=== Section Start ===

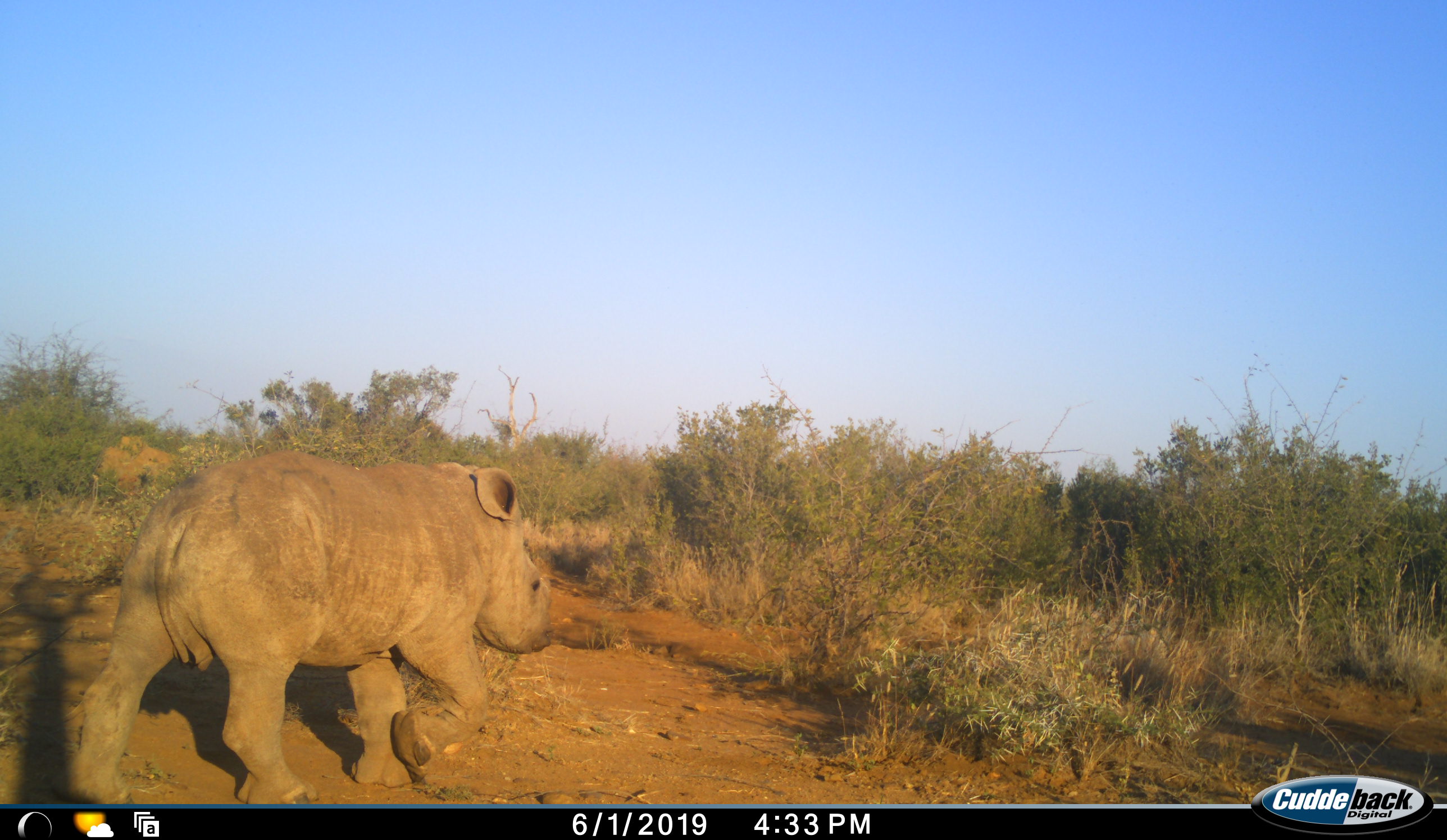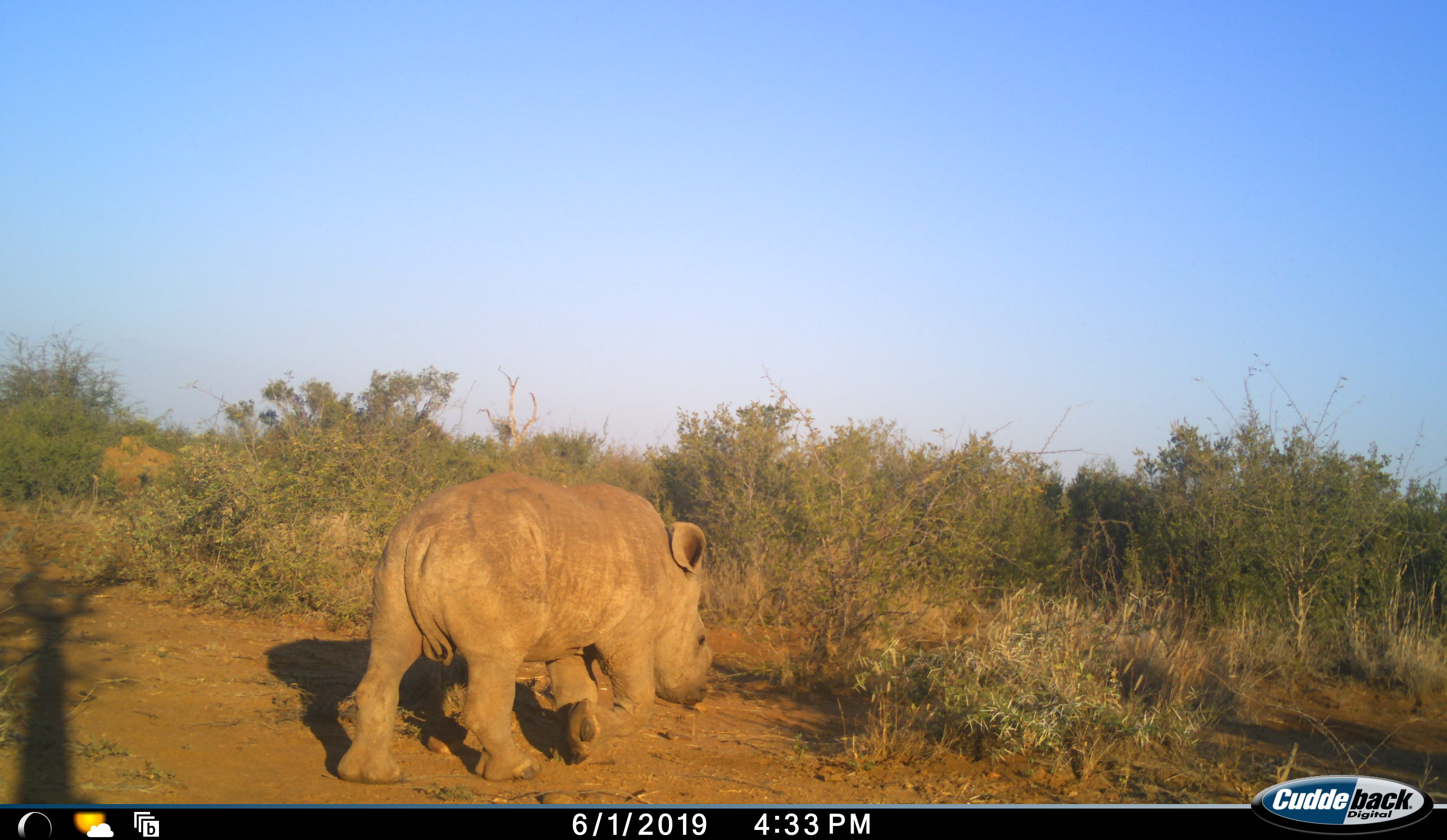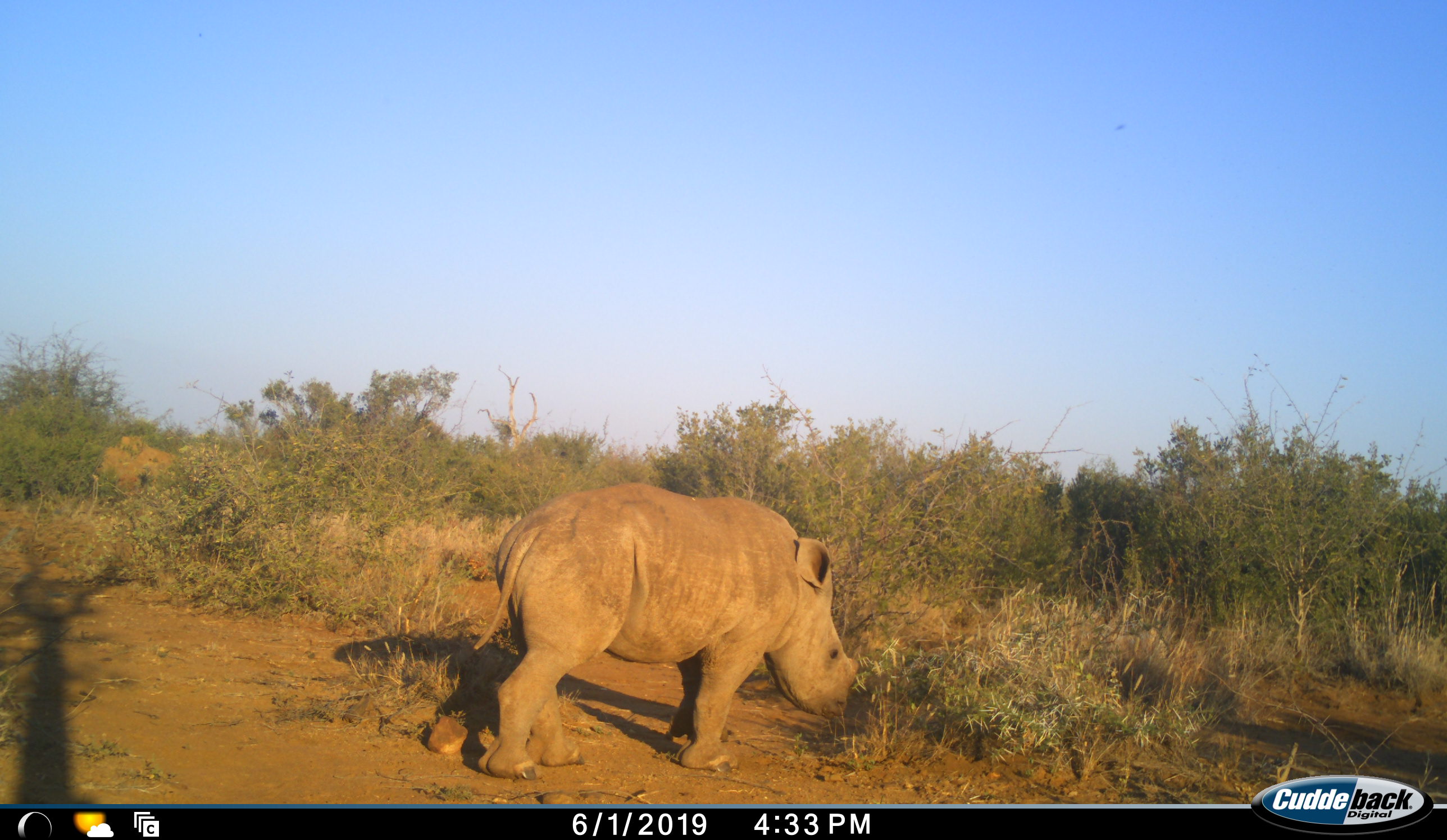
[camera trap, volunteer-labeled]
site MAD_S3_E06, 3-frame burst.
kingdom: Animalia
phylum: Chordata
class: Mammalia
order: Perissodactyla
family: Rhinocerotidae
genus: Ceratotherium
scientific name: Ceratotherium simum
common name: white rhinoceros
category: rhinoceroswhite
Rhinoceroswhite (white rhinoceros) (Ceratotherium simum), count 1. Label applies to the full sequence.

=== Section End ===
=== Section Start ===

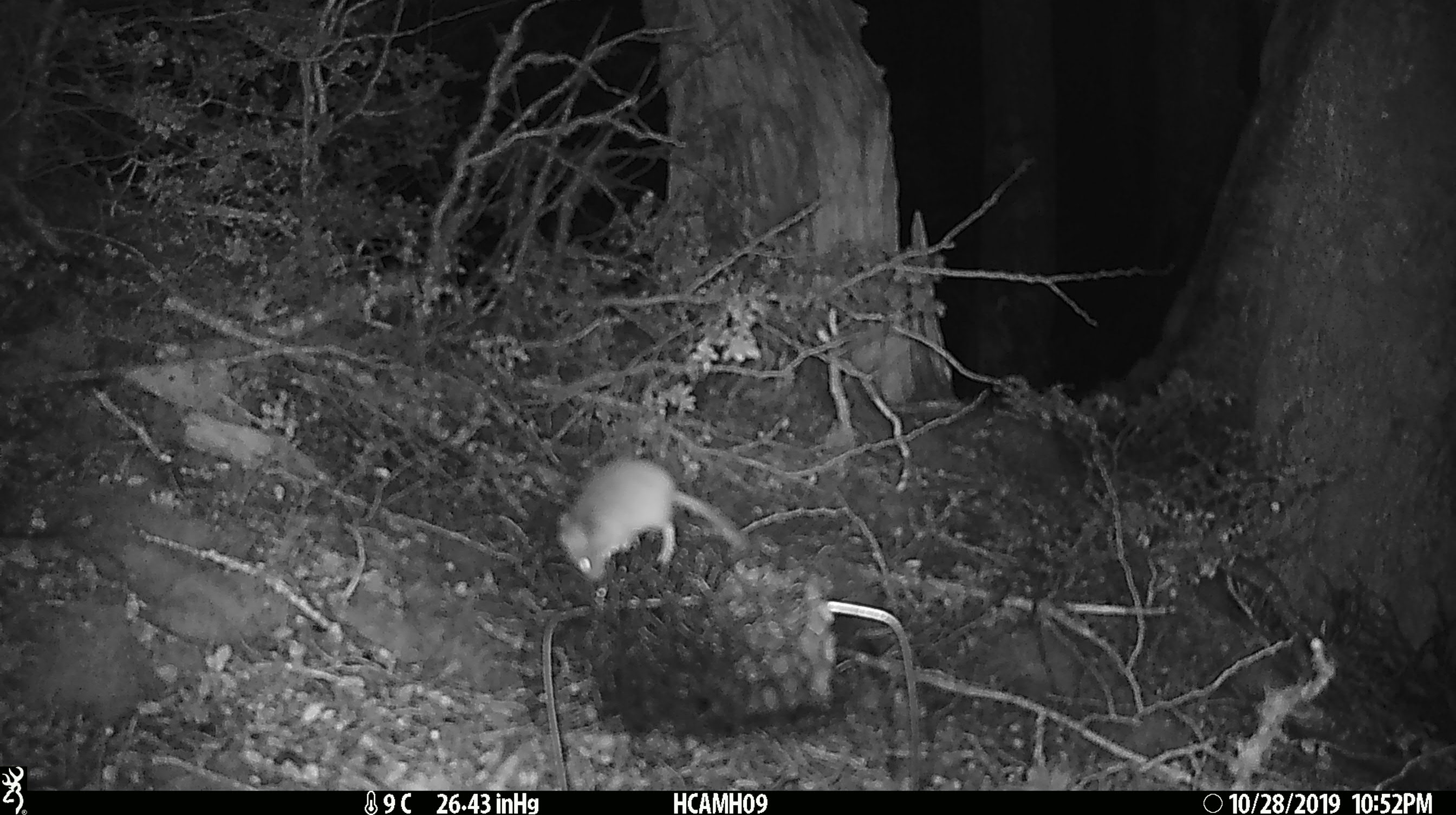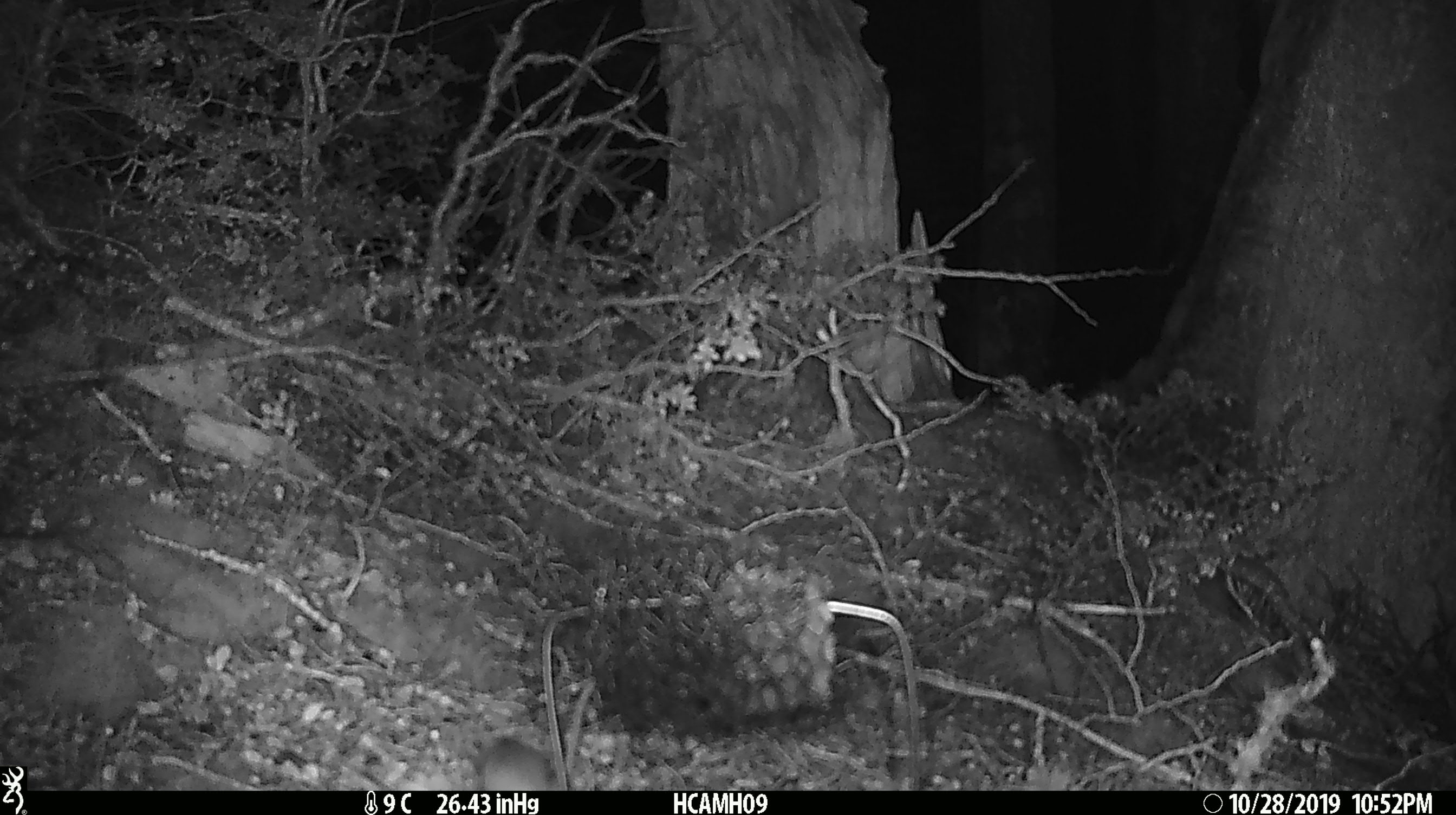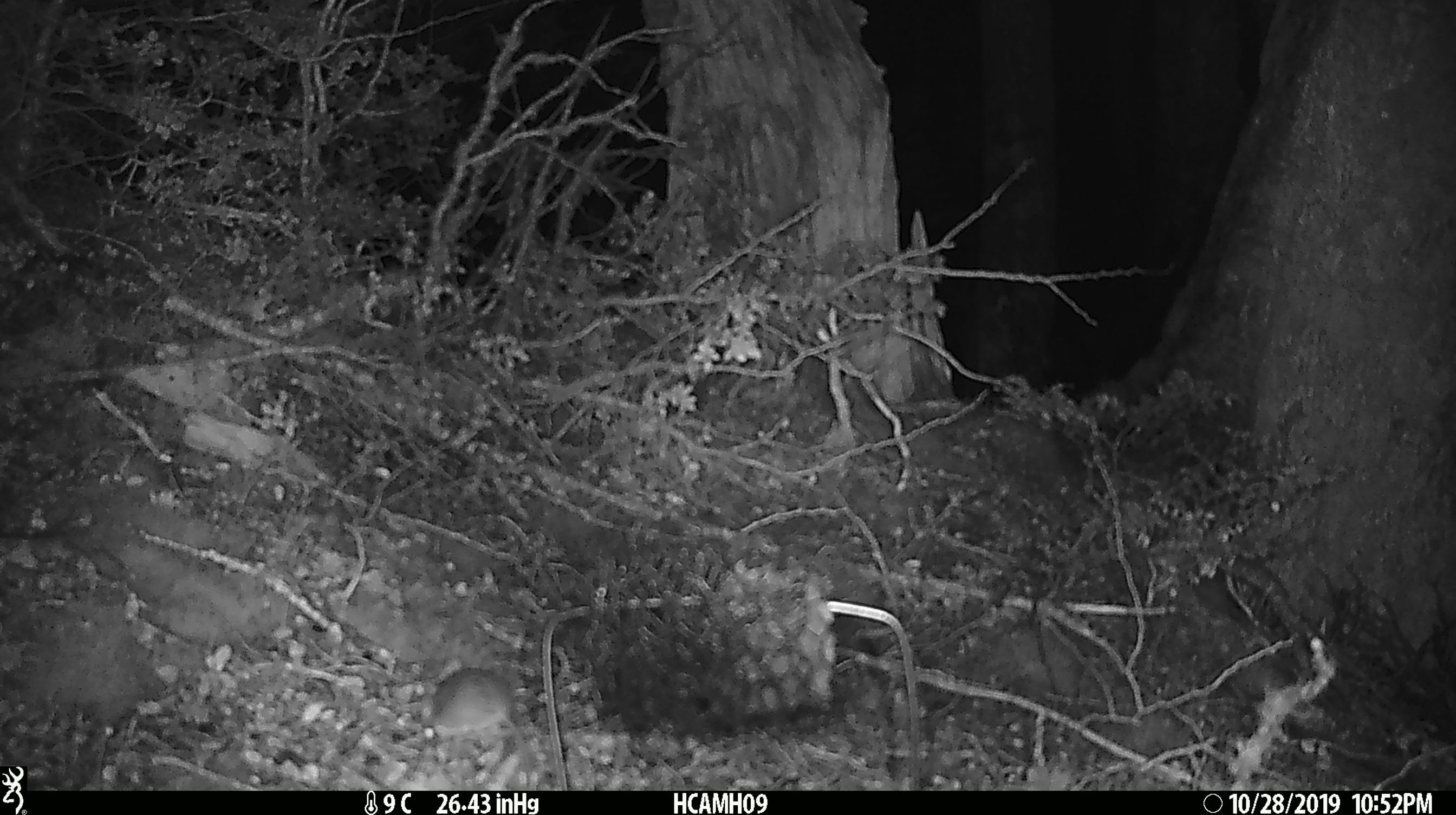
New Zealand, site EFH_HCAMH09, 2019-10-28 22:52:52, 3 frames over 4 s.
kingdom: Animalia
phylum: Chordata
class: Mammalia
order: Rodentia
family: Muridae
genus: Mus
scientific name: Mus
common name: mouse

=== Section End ===

• PROBLEM STATEMENT: Reproduce word for word the material above, starting with the line that has "[camera trap, volunteer-labeled]" and stopping after the line that has "common name: white rhinoceros".

• ANSWER TO THIS PROBLEM:
[camera trap, volunteer-labeled]
site MAD_S3_E06, 3-frame burst.
kingdom: Animalia
phylum: Chordata
class: Mammalia
order: Perissodactyla
family: Rhinocerotidae
genus: Ceratotherium
scientific name: Ceratotherium simum
common name: white rhinoceros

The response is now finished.